> WORK TO DO
Reproduce every one of the lines below word for word, leaving nothing out and changing nothing.

> Collected data
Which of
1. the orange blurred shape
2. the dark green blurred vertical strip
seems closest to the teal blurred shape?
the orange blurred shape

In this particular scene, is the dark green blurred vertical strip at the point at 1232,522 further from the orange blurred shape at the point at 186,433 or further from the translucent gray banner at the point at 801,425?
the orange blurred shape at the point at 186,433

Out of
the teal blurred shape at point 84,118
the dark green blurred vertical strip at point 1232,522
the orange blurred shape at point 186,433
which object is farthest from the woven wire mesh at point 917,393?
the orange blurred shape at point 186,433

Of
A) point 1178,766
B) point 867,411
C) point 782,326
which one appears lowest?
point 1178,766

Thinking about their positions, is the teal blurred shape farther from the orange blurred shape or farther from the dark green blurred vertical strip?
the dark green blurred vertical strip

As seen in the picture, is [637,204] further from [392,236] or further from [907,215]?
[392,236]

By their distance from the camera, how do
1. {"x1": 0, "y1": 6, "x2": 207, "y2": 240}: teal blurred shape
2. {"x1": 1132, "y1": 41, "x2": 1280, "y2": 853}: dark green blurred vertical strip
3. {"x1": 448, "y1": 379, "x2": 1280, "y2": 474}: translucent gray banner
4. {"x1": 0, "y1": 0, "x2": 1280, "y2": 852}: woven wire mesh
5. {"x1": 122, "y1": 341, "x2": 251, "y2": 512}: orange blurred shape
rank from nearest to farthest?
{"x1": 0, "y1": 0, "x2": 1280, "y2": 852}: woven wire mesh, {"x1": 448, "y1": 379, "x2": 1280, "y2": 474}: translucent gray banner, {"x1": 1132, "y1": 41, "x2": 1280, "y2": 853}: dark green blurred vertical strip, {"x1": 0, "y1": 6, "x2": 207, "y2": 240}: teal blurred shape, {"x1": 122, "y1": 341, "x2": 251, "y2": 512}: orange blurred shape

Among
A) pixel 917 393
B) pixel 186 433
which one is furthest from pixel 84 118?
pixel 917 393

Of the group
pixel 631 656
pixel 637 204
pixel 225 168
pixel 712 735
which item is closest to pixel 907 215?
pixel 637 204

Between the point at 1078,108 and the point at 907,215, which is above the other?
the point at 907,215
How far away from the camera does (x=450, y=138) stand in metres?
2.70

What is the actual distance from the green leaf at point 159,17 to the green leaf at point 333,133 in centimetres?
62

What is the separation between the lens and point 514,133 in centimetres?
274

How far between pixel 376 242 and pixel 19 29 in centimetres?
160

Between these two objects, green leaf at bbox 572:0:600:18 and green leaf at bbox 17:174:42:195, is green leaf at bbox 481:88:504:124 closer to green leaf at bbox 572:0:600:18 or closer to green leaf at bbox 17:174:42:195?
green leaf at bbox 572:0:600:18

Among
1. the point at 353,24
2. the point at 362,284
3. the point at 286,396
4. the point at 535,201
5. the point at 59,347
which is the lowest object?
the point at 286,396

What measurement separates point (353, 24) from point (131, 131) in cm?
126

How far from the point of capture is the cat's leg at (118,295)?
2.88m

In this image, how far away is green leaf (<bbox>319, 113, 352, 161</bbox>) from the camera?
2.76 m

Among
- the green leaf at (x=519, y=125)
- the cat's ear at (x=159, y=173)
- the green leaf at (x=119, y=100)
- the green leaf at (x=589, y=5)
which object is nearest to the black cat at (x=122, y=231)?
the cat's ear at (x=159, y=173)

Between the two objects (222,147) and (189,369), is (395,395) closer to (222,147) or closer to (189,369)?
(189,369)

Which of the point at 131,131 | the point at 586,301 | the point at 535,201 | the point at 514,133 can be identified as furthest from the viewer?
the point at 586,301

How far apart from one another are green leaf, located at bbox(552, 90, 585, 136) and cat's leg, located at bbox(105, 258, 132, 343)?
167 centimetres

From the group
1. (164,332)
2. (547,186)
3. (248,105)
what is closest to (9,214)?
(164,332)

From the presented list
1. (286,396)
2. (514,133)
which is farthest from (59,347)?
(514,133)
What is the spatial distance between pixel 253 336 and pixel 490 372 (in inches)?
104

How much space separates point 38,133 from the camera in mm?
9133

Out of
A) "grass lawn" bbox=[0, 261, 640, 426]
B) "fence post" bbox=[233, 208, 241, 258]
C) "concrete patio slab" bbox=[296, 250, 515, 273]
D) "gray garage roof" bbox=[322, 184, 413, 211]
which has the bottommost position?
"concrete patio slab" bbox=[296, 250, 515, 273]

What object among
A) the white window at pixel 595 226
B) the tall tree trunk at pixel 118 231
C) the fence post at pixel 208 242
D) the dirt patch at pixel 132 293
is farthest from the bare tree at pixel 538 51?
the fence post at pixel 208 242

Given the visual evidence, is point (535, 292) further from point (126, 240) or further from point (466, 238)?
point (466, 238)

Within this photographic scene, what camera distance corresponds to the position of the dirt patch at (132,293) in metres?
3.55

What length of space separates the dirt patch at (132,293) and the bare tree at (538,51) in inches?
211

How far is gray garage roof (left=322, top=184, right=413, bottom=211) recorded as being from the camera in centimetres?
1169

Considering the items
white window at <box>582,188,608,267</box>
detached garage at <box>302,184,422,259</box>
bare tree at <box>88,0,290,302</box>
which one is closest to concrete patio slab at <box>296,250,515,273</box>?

> WRITTEN SOLUTION
Which of
1. the orange blurred shape
2. the dark green blurred vertical strip
seems closest to the teal blurred shape?
the orange blurred shape

In this particular scene, is the dark green blurred vertical strip at the point at 1232,522 further from the orange blurred shape at the point at 186,433 or further from the translucent gray banner at the point at 801,425?
the orange blurred shape at the point at 186,433

Out of
the teal blurred shape at point 84,118
the dark green blurred vertical strip at point 1232,522
the orange blurred shape at point 186,433
which object is farthest from the woven wire mesh at point 917,393?
the orange blurred shape at point 186,433

Of
A) point 1178,766
B) point 867,411
C) point 782,326
which one appears lowest?
point 1178,766

Thinking about their positions, is the teal blurred shape farther from the orange blurred shape or farther from the dark green blurred vertical strip?
the dark green blurred vertical strip

As seen in the picture, is [637,204] further from [392,236] or further from [907,215]?
[392,236]

By their distance from the camera, how do
1. {"x1": 0, "y1": 6, "x2": 207, "y2": 240}: teal blurred shape
2. {"x1": 1132, "y1": 41, "x2": 1280, "y2": 853}: dark green blurred vertical strip
3. {"x1": 448, "y1": 379, "x2": 1280, "y2": 474}: translucent gray banner
4. {"x1": 0, "y1": 0, "x2": 1280, "y2": 852}: woven wire mesh
5. {"x1": 122, "y1": 341, "x2": 251, "y2": 512}: orange blurred shape
rank from nearest to farthest?
{"x1": 0, "y1": 0, "x2": 1280, "y2": 852}: woven wire mesh, {"x1": 448, "y1": 379, "x2": 1280, "y2": 474}: translucent gray banner, {"x1": 1132, "y1": 41, "x2": 1280, "y2": 853}: dark green blurred vertical strip, {"x1": 0, "y1": 6, "x2": 207, "y2": 240}: teal blurred shape, {"x1": 122, "y1": 341, "x2": 251, "y2": 512}: orange blurred shape

Among
A) pixel 917 393
B) pixel 186 433
which one is furthest from pixel 84 118?
pixel 917 393

Of the group
pixel 631 656
pixel 637 204
pixel 225 168
pixel 712 735
which item is closest to pixel 907 215?
pixel 637 204

Between the point at 1078,108 and the point at 907,215, which is above the other?
the point at 907,215
How far away from the camera does (x=450, y=138) stand in metres?
2.70

What is the actual distance from the green leaf at point 159,17 to the green leaf at point 333,133 in centimetres?
62

What is the separation between the lens and point 514,133 in centimetres?
274

How far between pixel 376 242 and pixel 19 29 in centimetres?
160

Between these two objects, green leaf at bbox 572:0:600:18 and green leaf at bbox 17:174:42:195, is green leaf at bbox 481:88:504:124 closer to green leaf at bbox 572:0:600:18 or closer to green leaf at bbox 17:174:42:195?
green leaf at bbox 572:0:600:18

Among
1. the point at 353,24
2. the point at 362,284
3. the point at 286,396
4. the point at 535,201
5. the point at 59,347
which is the lowest object?
the point at 286,396

What measurement separates point (353, 24) from point (131, 131) in cm?
126

How far from the point of capture is the cat's leg at (118,295)?
2.88m

In this image, how far away is green leaf (<bbox>319, 113, 352, 161</bbox>) from the camera?
2.76 m

Among
- the green leaf at (x=519, y=125)
- the cat's ear at (x=159, y=173)
- the green leaf at (x=119, y=100)
- the green leaf at (x=589, y=5)
which object is nearest to the black cat at (x=122, y=231)?
the cat's ear at (x=159, y=173)

Between the two objects (222,147) and (189,369), is (395,395) closer to (222,147) or closer to (189,369)?
(189,369)

Which of the point at 131,131 | the point at 586,301 | the point at 535,201 | the point at 514,133 can be identified as furthest from the viewer?
the point at 586,301

How far apart from one another are green leaf, located at bbox(552, 90, 585, 136) and cat's leg, located at bbox(105, 258, 132, 343)?
167 centimetres

From the group
1. (164,332)
2. (547,186)
3. (248,105)
what is closest to (9,214)?
(164,332)

From the presented list
1. (286,396)
2. (514,133)
which is farthest from (59,347)?
(514,133)
What is the spatial distance between pixel 253 336 and pixel 490 372 (in inches)?
104

How much space separates point 38,133 from the camera in mm?
9133

Out of
A) "grass lawn" bbox=[0, 261, 640, 426]
B) "fence post" bbox=[233, 208, 241, 258]
C) "concrete patio slab" bbox=[296, 250, 515, 273]
D) "gray garage roof" bbox=[322, 184, 413, 211]
which has the bottommost position?
"concrete patio slab" bbox=[296, 250, 515, 273]

What object among
A) the white window at pixel 595 226
B) the tall tree trunk at pixel 118 231
C) the fence post at pixel 208 242
D) the dirt patch at pixel 132 293
is farthest from the bare tree at pixel 538 51?
the fence post at pixel 208 242

Given the visual evidence, is point (535, 292) further from point (126, 240) or further from point (466, 238)?
point (466, 238)

Within this photographic scene, what camera distance corresponds to the position of the dirt patch at (132,293) in metres?
3.55

What length of space separates the dirt patch at (132,293) and the bare tree at (538,51) in inches?
211

How far is gray garage roof (left=322, top=184, right=413, bottom=211) recorded as being from the camera in centimetres?
1169

Considering the items
white window at <box>582,188,608,267</box>
detached garage at <box>302,184,422,259</box>
bare tree at <box>88,0,290,302</box>
which one is closest to concrete patio slab at <box>296,250,515,273</box>?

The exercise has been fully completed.